Numbness, tingling, and cramps in the extremities.
Headache, diaphoresis, and palpitations.
Cyanosis, fever, and classic signs of shock.
Nausea, vomiting, and muscular weakness.
Correct Answer: B. Headache, diaphoresis, and palpitations.
Explanation
Pheochromocytoma is a rare tumor of the adrenal medulla that leads to excessive secretion of catecholamines, primarily epinephrine and norepinephrine. This results in episodic hypertension, which manifests with the classic triad of symptoms: headache, diaphoresis (excessive sweating), and palpitations. These symptoms occur due to excessive sympathetic nervous system stimulation, leading to increased heart rate, vasoconstriction, and excessive sweating.
Why the Other Options Are Incorrect:
A. Numbness, tingling, and cramps in the extremities.
These symptoms are more commonly associated with electrolyte imbalances, such as hypocalcemia (low calcium levels), hypokalemia (low potassium levels), or neuropathy rather than pheochromocytoma. Pheochromocytoma primarily affects the cardiovascular system and autonomic nervous system rather than causing peripheral nerve symptoms.
C. Cyanosis, fever, and classic signs of shock.

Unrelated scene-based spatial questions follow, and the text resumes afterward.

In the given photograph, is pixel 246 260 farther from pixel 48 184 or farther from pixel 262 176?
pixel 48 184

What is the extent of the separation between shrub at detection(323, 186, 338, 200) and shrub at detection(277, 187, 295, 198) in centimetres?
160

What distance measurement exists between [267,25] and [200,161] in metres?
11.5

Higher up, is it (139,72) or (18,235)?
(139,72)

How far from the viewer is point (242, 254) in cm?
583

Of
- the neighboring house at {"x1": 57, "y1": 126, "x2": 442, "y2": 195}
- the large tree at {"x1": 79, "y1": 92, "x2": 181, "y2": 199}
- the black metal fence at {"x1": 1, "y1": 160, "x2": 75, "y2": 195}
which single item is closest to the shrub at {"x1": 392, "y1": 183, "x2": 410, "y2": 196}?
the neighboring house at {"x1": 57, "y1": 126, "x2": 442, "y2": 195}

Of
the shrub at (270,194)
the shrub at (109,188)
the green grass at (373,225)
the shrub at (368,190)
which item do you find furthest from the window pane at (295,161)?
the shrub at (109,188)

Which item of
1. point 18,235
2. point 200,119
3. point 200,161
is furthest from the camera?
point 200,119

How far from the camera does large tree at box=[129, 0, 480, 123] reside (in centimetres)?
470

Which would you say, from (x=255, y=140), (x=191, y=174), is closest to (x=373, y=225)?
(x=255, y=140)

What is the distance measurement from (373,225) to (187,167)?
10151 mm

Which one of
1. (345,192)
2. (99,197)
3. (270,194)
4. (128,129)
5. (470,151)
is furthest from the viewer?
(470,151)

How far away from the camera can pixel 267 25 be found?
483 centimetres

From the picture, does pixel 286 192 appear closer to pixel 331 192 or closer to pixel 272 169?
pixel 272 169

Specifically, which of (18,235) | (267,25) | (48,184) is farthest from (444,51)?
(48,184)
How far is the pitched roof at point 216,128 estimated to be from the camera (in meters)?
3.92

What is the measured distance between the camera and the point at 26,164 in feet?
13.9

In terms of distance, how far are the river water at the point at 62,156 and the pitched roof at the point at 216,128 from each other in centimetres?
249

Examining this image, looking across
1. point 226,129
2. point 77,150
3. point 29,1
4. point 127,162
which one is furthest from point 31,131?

Cyanosis and shock suggest a severe circulatory failure, such as sepsis or cardiogenic shock, which is not characteristic of pheochromocytoma. Although pheochromocytoma can cause extreme hypertension and, in severe cases, lead to cardiovascular collapse, the typical early symptoms involve hypertension rather than shock-related findings like cyanosis.
D. Nausea, vomiting, and muscular weakness.
While nausea and vomiting can occasionally occur in pheochromocytoma due to excessive catecholamine release, they are not the primary or most characteristic symptoms. Muscular weakness is more commonly seen in conditions such as hypokalemia, myasthenia gravis, or neuromuscular disorders.
Summary:
Pheochromocytoma is a tumor that causes excessive catecholamine secretion, leading to episodes of severe hypertension. The classic triad of symptoms is headache, diaphoresis, and palpitations, which occur due to the overstimulation of the sympathetic nervous system. The other options describe symptoms related to electrolyte imbalances, shock, or neuromuscular disorders, which are not characteristic of pheochromocytoma. Prompt recognition of these symptoms is critical for early diagnosis and treatment.
A client receiving cholestyramine (Questran) for hyperlipidemia should be evaluated for what vitamin deficiency?
K.
B12.
B6.
C
The correct answer is A. K.
Explanation:
Cholestyramine (Questran) is a bile acid sequestrant used to lower cholesterol levels in individuals with hyperlipidemia. It works by binding to bile acids in the intestine, which are then excreted in the stool. Since bile acids are necessary for the absorption of fat-soluble vitamins (A, D, E, and K), cholestyramine can interfere with the absorption of these vitamins. Vitamin K is a fat-soluble vitamin, and its deficiency can lead to issues with blood clotting, as vitamin K is essential for the synthesis of clotting factors. Cholestyramine can cause vitamin K deficiency by reducing its absorption.
Why the Other Options Are Incorrect:
B. B12: Vitamin B12 is a water-soluble vitamin, and its absorption is not significantly affected by cholestyramine. B12 absorption occurs in the ileum, and cholestyramine mainly affects the absorption of fat-soluble vitamins
C. B6: Vitamin B6, like B12, is water-soluble and not significantly impacted by cholestyramine.
D. C: Vitamin C is also a water-soluble vitamin, so its absorption is not affected by cholestyramine.
Summary:
When a client is receiving cholestyramine for hyperlipidemia, they should be evaluated for vitamin K deficiency due to the drug’s potential to impair the absorption of fat-soluble vitamins.